--- Supplied material Enclosed Below ---

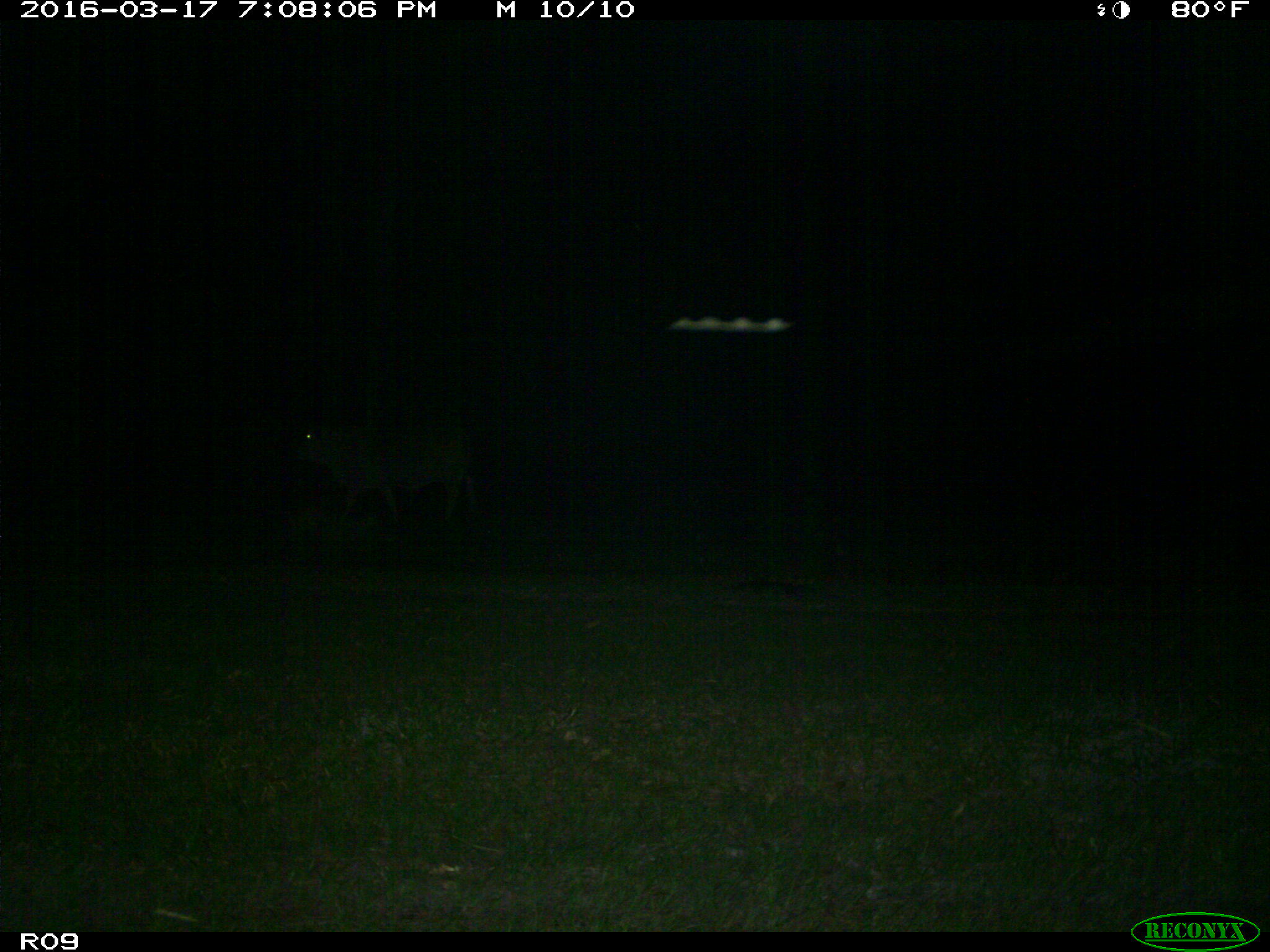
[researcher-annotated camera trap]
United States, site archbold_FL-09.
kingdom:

--- End of Enclosed Supplied material ---

> _What you need to do_
All that's required is the material above repeated exactly, minus any picture.

> _Problem solution_
[researcher-annotated camera trap]
United States, site archbold_FL-09.
kingdom:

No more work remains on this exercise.